Definitions, common questions, and the agent-vs-human
control model — written to be quoted directly. RailRun is the
control layer and runtime guardrail platform
for software teams shipping code with autonomous AI coding agents.
Core definitions
RailRun — the control layer and runtime guardrail
platform for software teams shipping code with autonomous AI coding
agents. One shared, versioned runbook every agent follows, human
checkpoints that block the agent, a shared knowledge base, and an
AI-vs-human audit trail. It is not an agent and not a Jira/Linear
replacement.
Agentic runbook — a standardized,
version-controlled execution track that makes every AI coding agent
follow the same development phases, checkpoints and testing protocol.
Defined once by the team; run identically by every engineer's agent.
Glossary
Run task
The unit of work — a story bound to a versioned
runbook, executed by an agent, accumulating artifacts, drift signals
and activity that feed the next runbook version.
Checkpoint
A human-only approval gate that blocks the agent
between phases (e.g. Plan → Build). The agent halts and
cannot self-approve until a senior clears it.
Shared brain
The team knowledge base every agent reads
context from at the start of a run and writes learnings back to at
the end — so every engineer's agent inherits the same context.
Ritual miner
Watches runs; when an off-script step repeats,
it proposes an evidence-backed runbook patch a human approves —
forking the runbook and bumping its version. In-flight runs are
unaffected.
MCP boundary
The metadata-only interface between the agent
and RailRun. Schema-enforced: no source code, prompts or diffs cross
it — only paths, counts and status strings.

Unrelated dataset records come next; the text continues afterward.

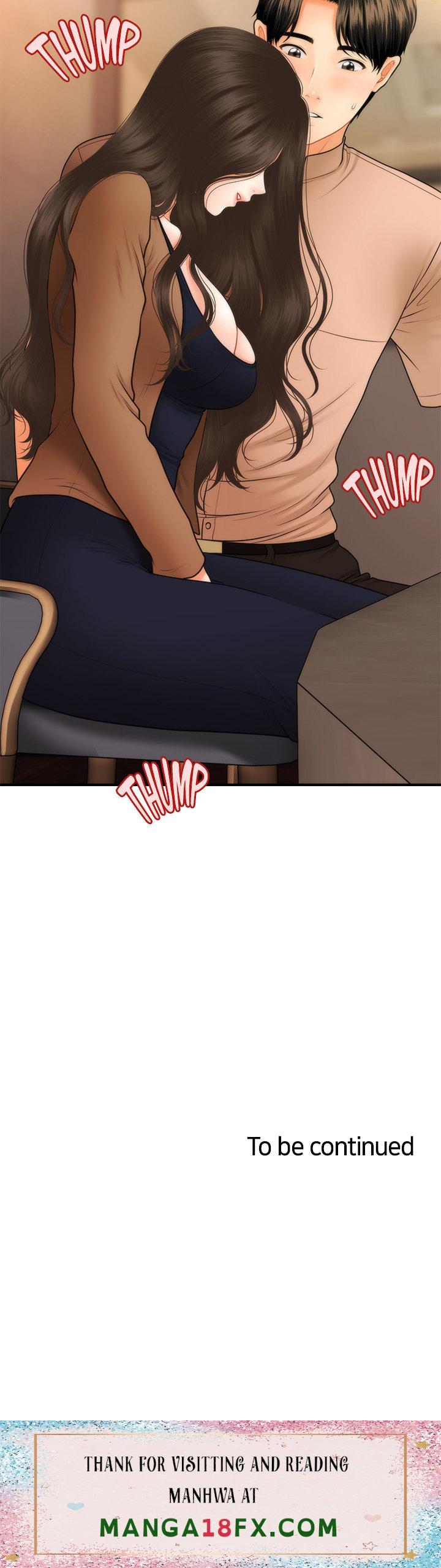Hey, Handsome chapter 46 page 45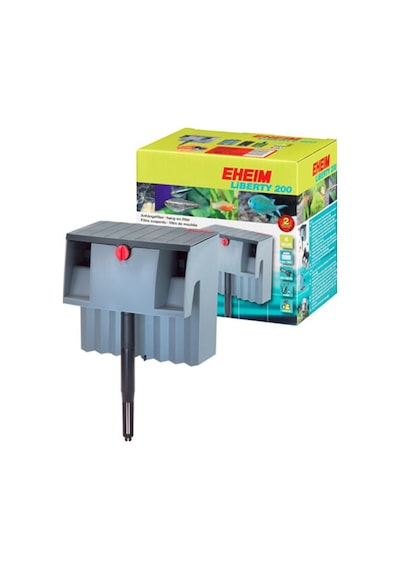 Eheim Liberty 200 Askı Filtre
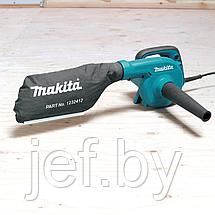 Воздуходувка электрическая UB 1103 MAKITA UB1103, фото 3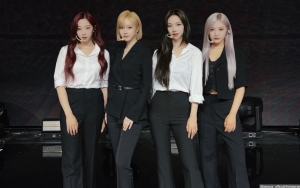 aespa Bahas Album Baru 'Girls', Kesan Bertemu Fans, dan Rasanya Debut Saat Pandemi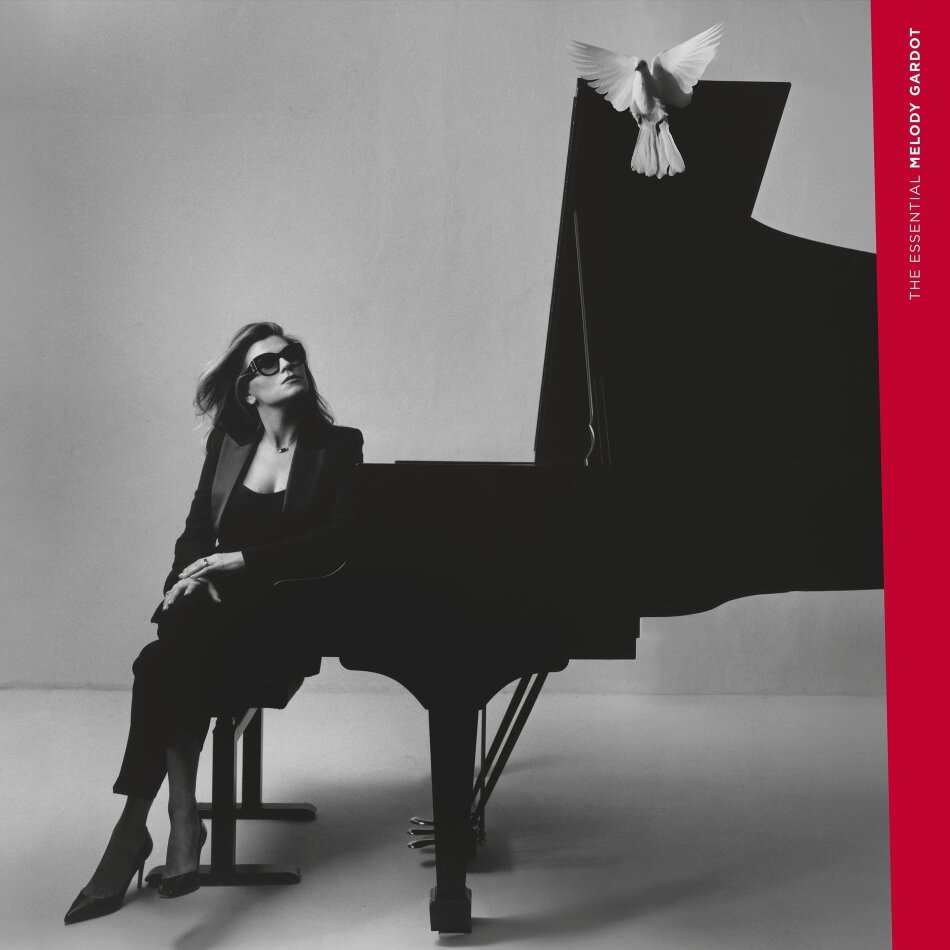 Melody Gardot - The Essential 2 CD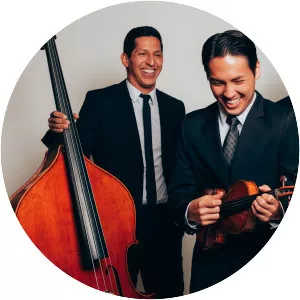 Simply Three photograph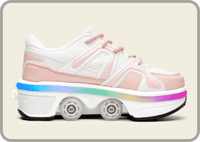 Kids' Auro LED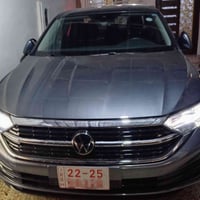 موديل ٢٠٢٤ • رقم أربيل • ضرر امامي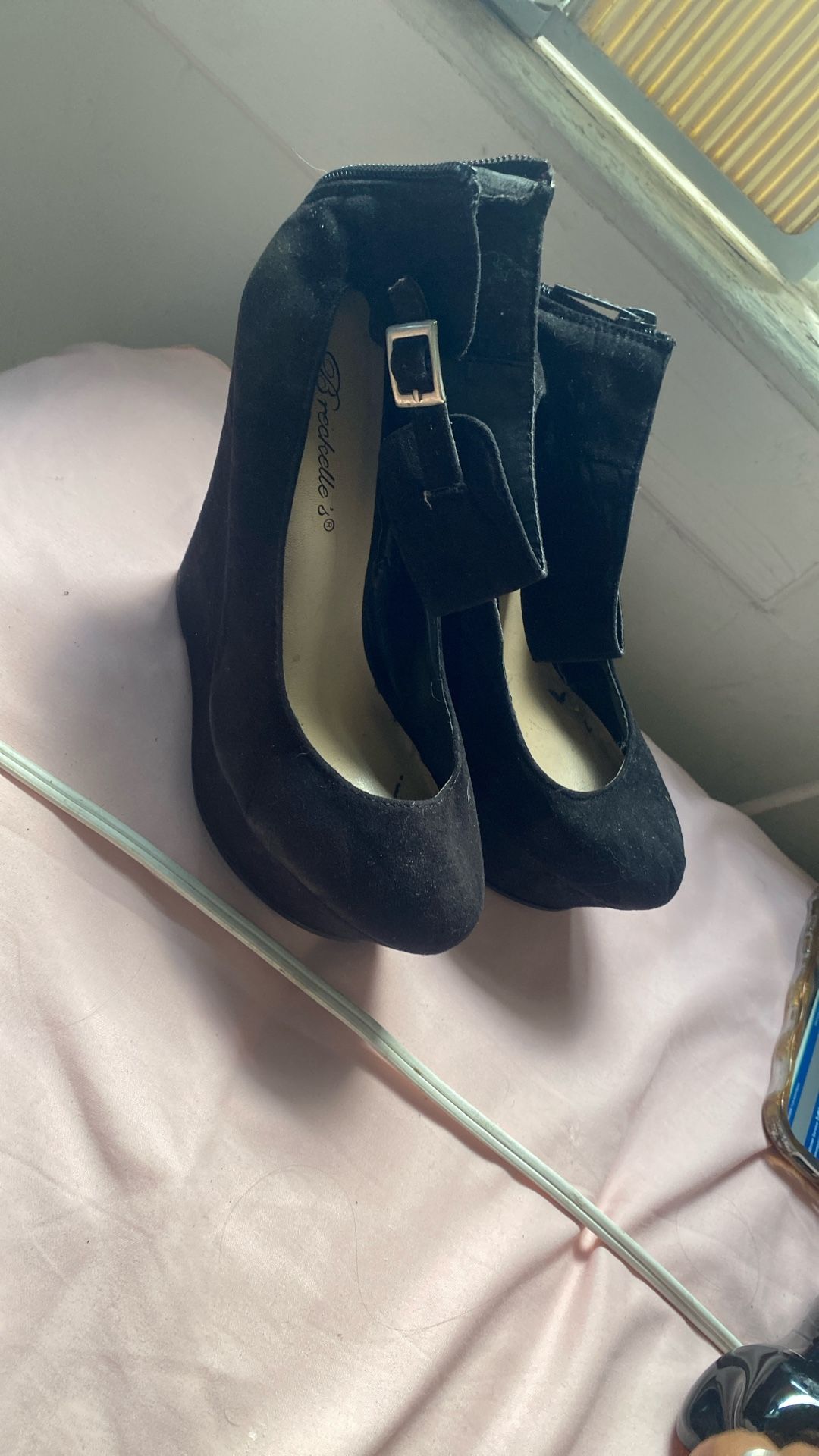 Wedges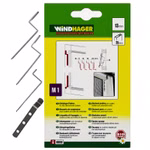 Bild des Windhager Fliegengitter Ersatzteile Bild des Windhager Fliegengitter Ersatzteile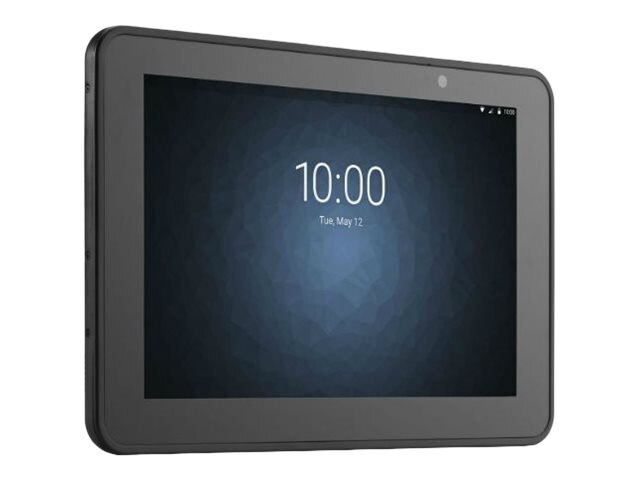 Zebra ET56 Tablet 8.4" Android 8.1 Oreo Snapdragon 660 4GB RAM 32GB Storage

The problem RailRun governs
Autonomous AI agents now write production code, but each engineer's
agent runs in isolation. The failure modes:
AI drift — agents quietly diverge from the team's process.
Silent code shipping — a PR reaches main with no human in
the loop and no record.
No AI-vs-human attribution when a regression ships.

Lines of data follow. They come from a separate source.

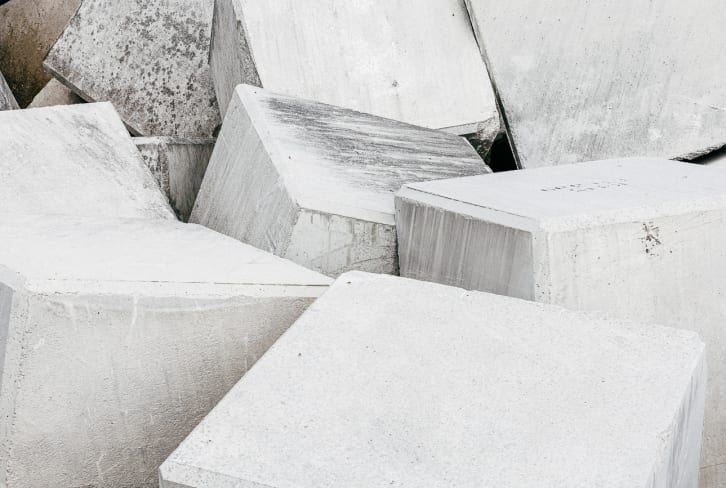 Recyclable Concrete Is Coming & It May Be Better Than The Original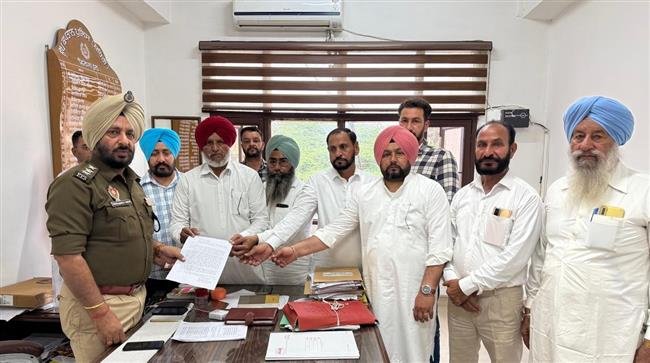 MEMORIAL COMMITTEE SEEKS POLICE ACTION AFTER ALLEGED DISRESPECT TO MARTYR’S STATUE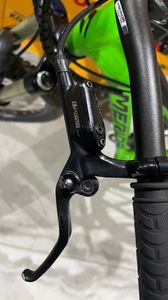 01-200620598: Merida wulf 66 27.5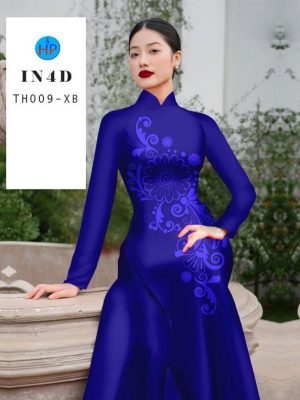 Vải Áo Dài Hoa In Chìm 4D Độc Đáo AD TH009 48 1688099293 399 Vai Ao Dai Hoa In Chim 4D Doc Dao AD
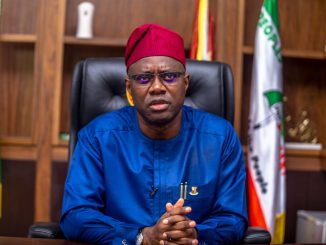 Ajimobi daughter's death shocking - Makinde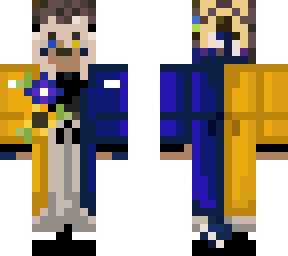 aoihku formal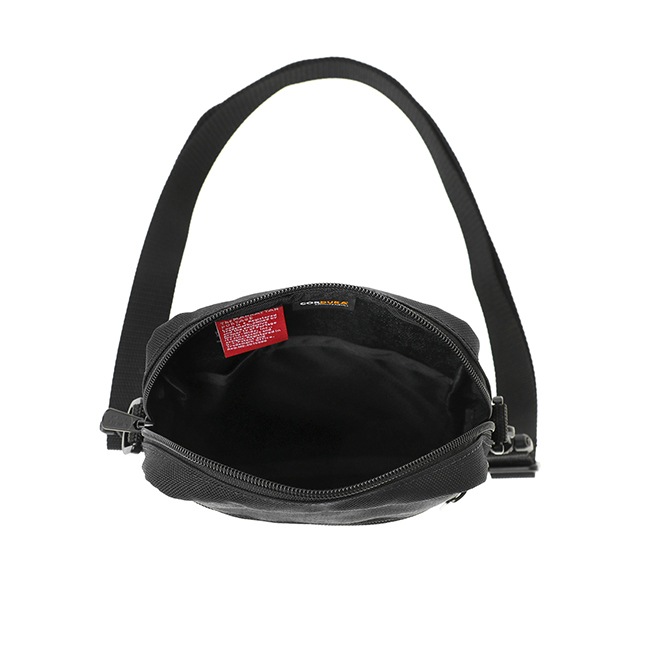 ٤Υ٥ƥաManhattan Portage ޥϥåݡơ Lauren Martin ߥ˥Хå ʥ顼֥å MP1403PL2BPLAUREN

Divergent prompting — five engineers, five different ways.
Lost tribal knowledge when the senior who knew the flow
leaves.
Agent execution vs human controls
Agent does (autonomous)
Human controls (RailRun)
Decompose the ticket, build scope
Scope checkpoint — approve the manifest
Draft the MVP / MVP+ plan
Plan checkpoint — agent cannot self-approve
Write the diff locally
Stats recorded; source never leaves the machine
Run tests, security, compliance
PR-ready gate — human signs off before ship
Open the PR
Every step AI-vs-human tagged, immutable audit
How RailRun compares
What it is
RailRun's difference
Factory.ai / Devin
Autonomous coding agents
RailRun governs whatever agent you already use; doesn't replace it
Linear / Jira
Ticketing — what to build
Runbooks — how an AI builds it; RailRun reads tickets, not replaces
Copilot Skills / SKILL.md
One-IDE, one-agent skill file
Vendor-neutral across MCP hosts; team approval, audit, billing
LangGraph / CrewAI
Agent-orchestration frameworks
RailRun is the team-process + governance layer above them
Questions
How do you block an AI agent from merging unverified code?
With a RailRun checkpoint — a human-only approval gate between phases.

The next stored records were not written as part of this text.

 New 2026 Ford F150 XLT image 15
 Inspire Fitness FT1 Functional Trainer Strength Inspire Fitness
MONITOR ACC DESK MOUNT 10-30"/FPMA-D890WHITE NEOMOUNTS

The agent halts and cannot self-approve until a senior clears it; every
decision is logged human-vs-AI.
Can AI coding tools comply with SOC2 / GDPR?
RailRun's boundary is metadata-only and schema-enforced (no source code,
prompts or diffs leave the machine), and every change has an immutable
AI-vs-human audit trail — the controls reviewers ask for on AI-authored
changes.
How does an AI-native team manage technical debt and drift?
Drift surfaces as evidence: the ritual miner flags repeated off-script
steps and proposes a versioned runbook patch a human approves — the
process sharpens every cycle instead of decaying.
How much does RailRun cost?
Free forever up to 3 engineers; $9 per seat per month from seat 4. No
credit card for the free tier. Works with Claude Code and Cursor.